Beneath our current obsession over the national and international daily death tolls from COVID-19, or whether we’ve got adequate supplies of test kits and PPE, or even whether the current reproduction rates (R0 ) show that we’ve got infection rates down to acceptable levels – beneath the entire focus of the pandemic as a calamitous event – there is a silent revolution taking place, without much fanfare with far more lasting impact than this year’s coronavirus strain.
That revolution is a major sea change in our values that has occurred as a direct result of our attempts to contain this virus. Our lockdowns may or may not be effective in lowering fatalities, but what we cannot contain is how it is changing us – and massively for the better.
A few weeks ago, I read about a number of CEOs, including the UK’s boss of Nationwide Building Society, voluntarily slashing their huge salaries to show solidarity with the workers.
People like Joe Garner, chief executive of Nationwide, the UK’s largest building society, who cut his pay and pension by a fifth, plus refused any bonus that would have been due to him for the current financial year – a pay reduction that amounts to some £228,000.
In the US, major CEOs have gone even further. The executives of Airbnb, Disney’s Executive Chairman Bob Iger, the CEO of Marriott and the cofounders of Lyft are just a few of the chief execs who are foregoing their salaries altogether, as are the CEOS of a number of airlines. The top five comcast executives have decided to donate their salaries to charity.
The pandemic has achieved what the banking crisis of 2008 could not: the beginnings of a return to a moral center among the business elite.
Many celebrities are being publicly shamed for attempting to equate their own bird-in-a-gilded-cage lockdown experiences with those of the ordinary public. Madonna recently was forced to withdraw a photo of herself nude in a bathtub showing off her black roots and suggesting that the virus was somehow ‘a great leveler.'
A recent article in the Atlantic magazine singled out a recent group A-lister effort to sing John Lennon’s famous Imagine:
As the Atlantic noted: ‘The Wonder Woman actor Gal Gadot rang up a famous crew including Natalie Portman, Jamie Dornan, Sia, Pedro Pascal, Zoë Kravitz, Sarah Silverman, Leslie Odom Jr, Jimmy Fallon, Will Ferrell, Norah Jones, and Cara Delevingne to record clips of themselves singing lyrics about a world without war or possessions.’
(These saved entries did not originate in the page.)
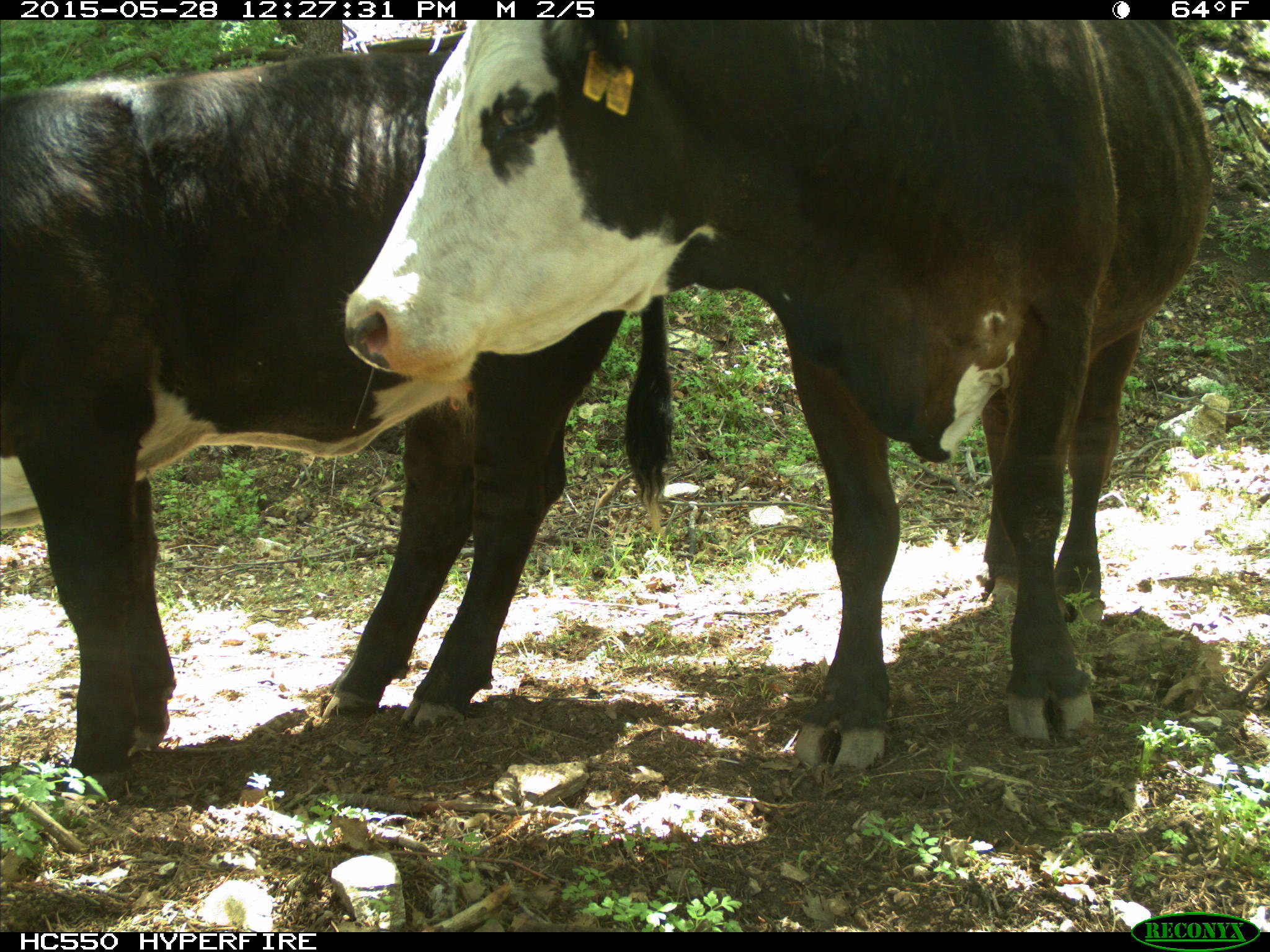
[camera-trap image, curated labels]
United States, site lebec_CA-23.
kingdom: Animalia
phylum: Chordata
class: Mammalia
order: Artiodactyla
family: Bovidae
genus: Bos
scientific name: Bos taurus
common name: domestic cow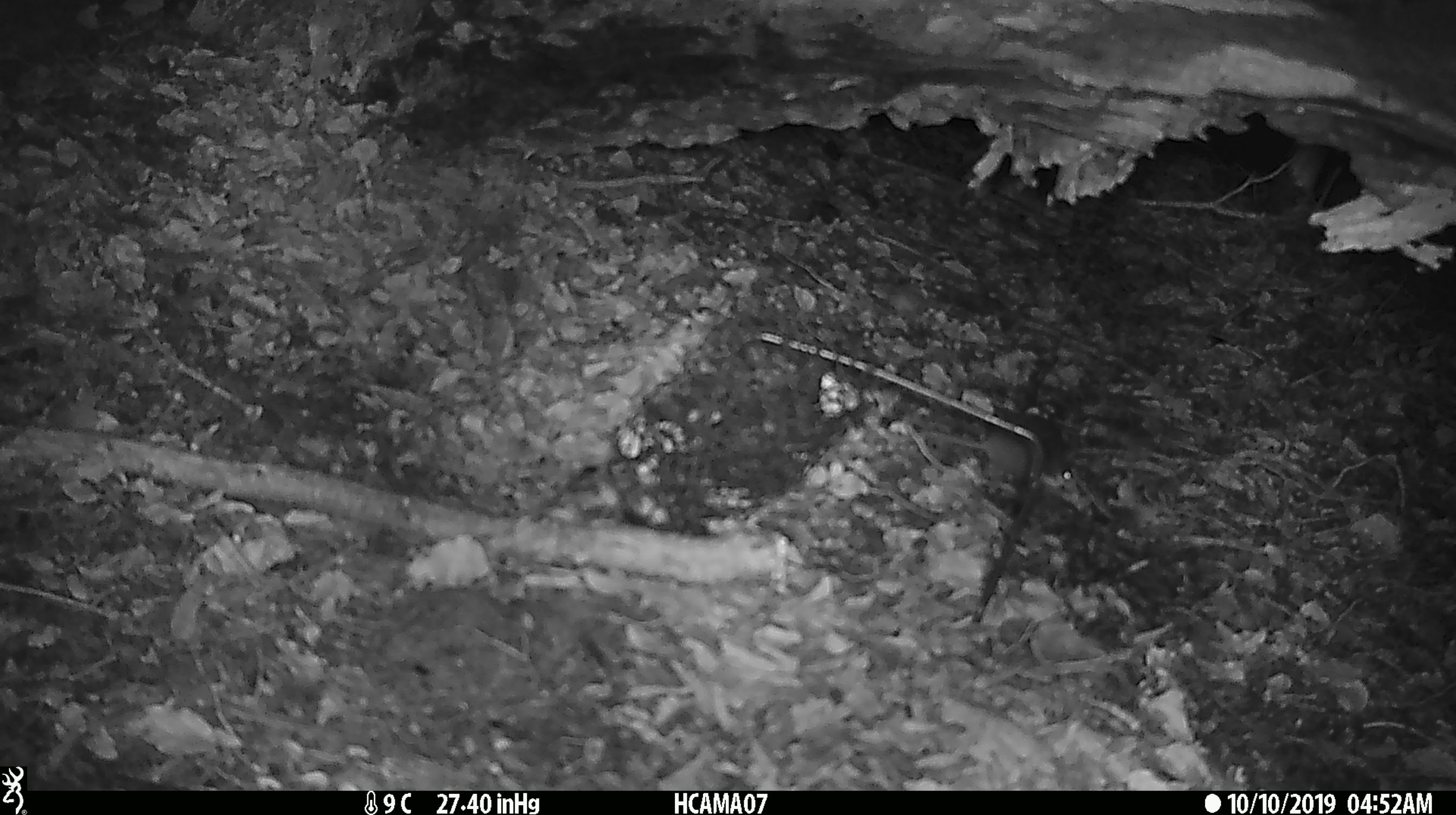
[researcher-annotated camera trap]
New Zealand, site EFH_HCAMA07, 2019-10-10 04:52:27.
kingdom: Animalia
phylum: Chordata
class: Mammalia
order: Rodentia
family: Muridae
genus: Mus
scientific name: Mus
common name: mouse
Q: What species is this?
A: Mouse (Mus).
As the Atlantic noted icily: ‘Most of these people are not vocal talents; most of them very much enjoy that we live in a world of possessions. Literally and figuratively tone-deaf, edited with the finesse of a middle schooler making a vacation slideshow on 2002 software, this “Imagine” somehow made a global pandemic feel even more hopeless than it already does.’
Faced with the seismic change in all our lives right now, the pronouncements of the rich and famous seem far less important now. As the Atlantic magazine concluded: The celebrities definitely, definitely are not in charge right now.’
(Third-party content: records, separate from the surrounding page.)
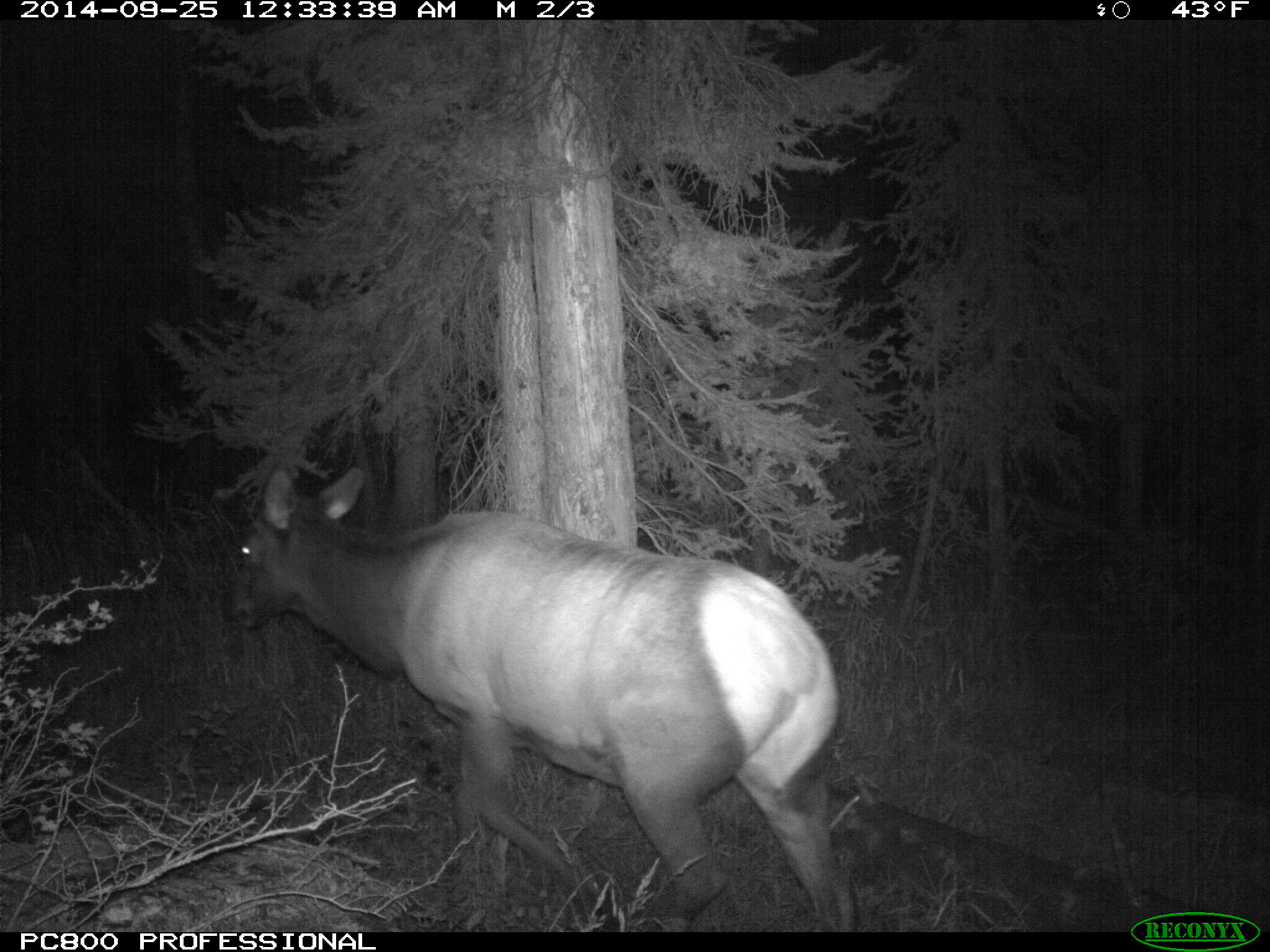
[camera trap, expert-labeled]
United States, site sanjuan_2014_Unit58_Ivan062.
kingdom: Animalia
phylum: Chordata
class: Mammalia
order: Artiodactyla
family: Cervidae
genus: Cervus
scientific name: Cervus elaphus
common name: red deer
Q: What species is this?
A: Cervus elaphus (red deer).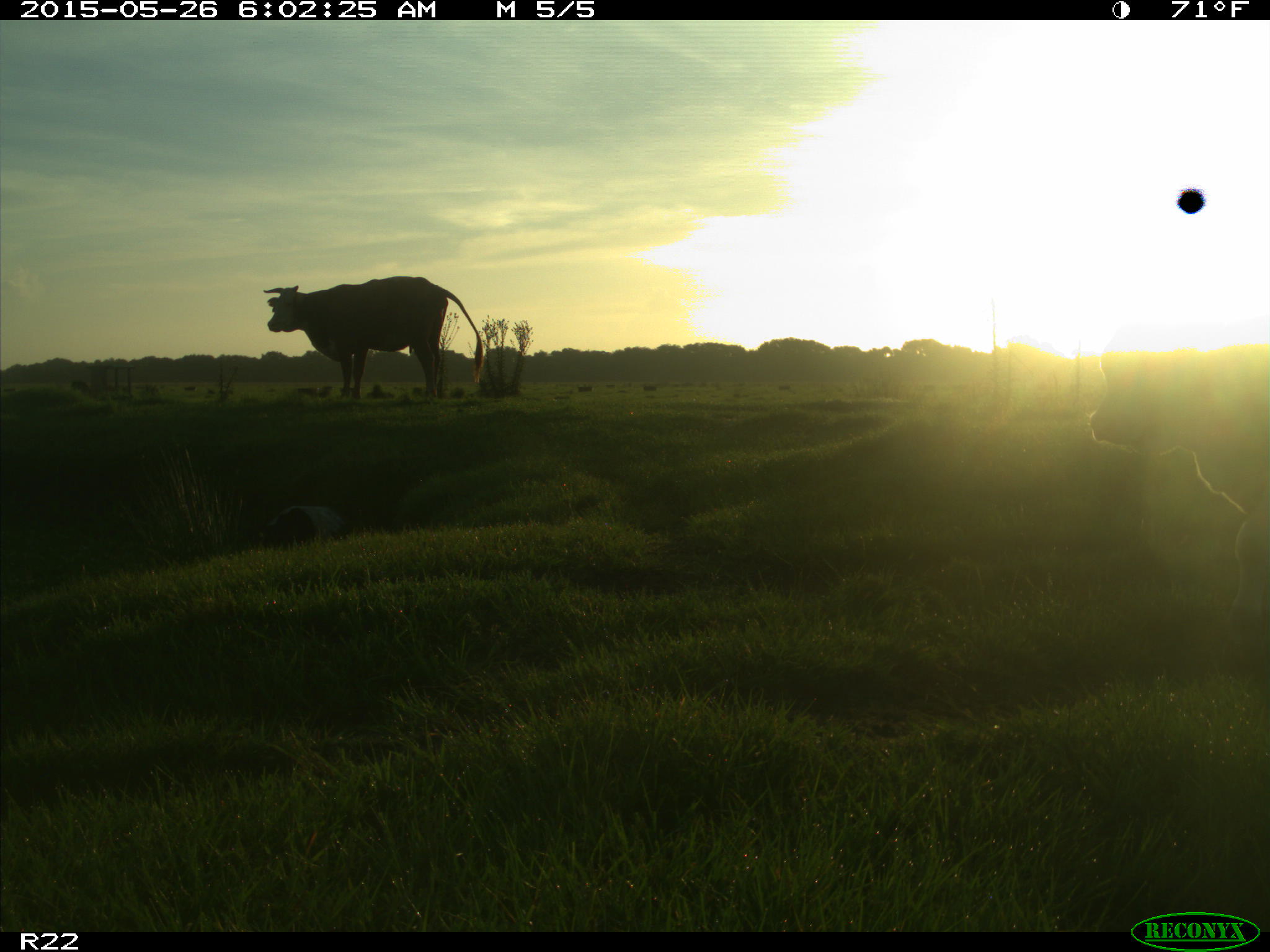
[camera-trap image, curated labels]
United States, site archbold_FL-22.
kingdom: Animalia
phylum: Chordata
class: Mammalia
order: Artiodactyla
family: Bovidae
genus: Bos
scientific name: Bos taurus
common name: domestic cow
Compare those clumsy but ultimately pointless efforts with those of Captain Tom Moore. Captain Tom was 99 at the start of the COVID-19 epidemic, a retired Royal Airforce Pilot who had fought in World War II.
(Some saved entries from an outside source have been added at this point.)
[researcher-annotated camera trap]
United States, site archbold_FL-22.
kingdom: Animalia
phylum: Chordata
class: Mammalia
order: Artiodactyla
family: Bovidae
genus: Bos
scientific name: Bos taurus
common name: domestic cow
Captain Tom just had a hip replacement and walks at the moment hunched over with a walker, but even at his great age, he wanted to do something for his country’s National Health Service heroes. He figured that he was going to turn 100 in April, so he’d try to raise some money for the NHS Charities Together by walking the length of his backyard 100 times.
Slowly but surely, he pushed along in his walker, hoping to raise at least £1000.
In the event, Captain Tom raised more than £28 million – and still counting. As a result, he was approached to record a new version of You’ll Never Walk Alone with singer Michael Ball and the NHS Voice of Care Choir.
The single promptly went to number 1.
The message is resonating deep within us. Many of us are starting to ask just what Captain Tom asked: “What can I do? How can I help?”
It’s as though we all have just been reminded of a favorite, half-forgotten tune.
Yes, this is it, we’re beginning to say: this is what it means to be a human being.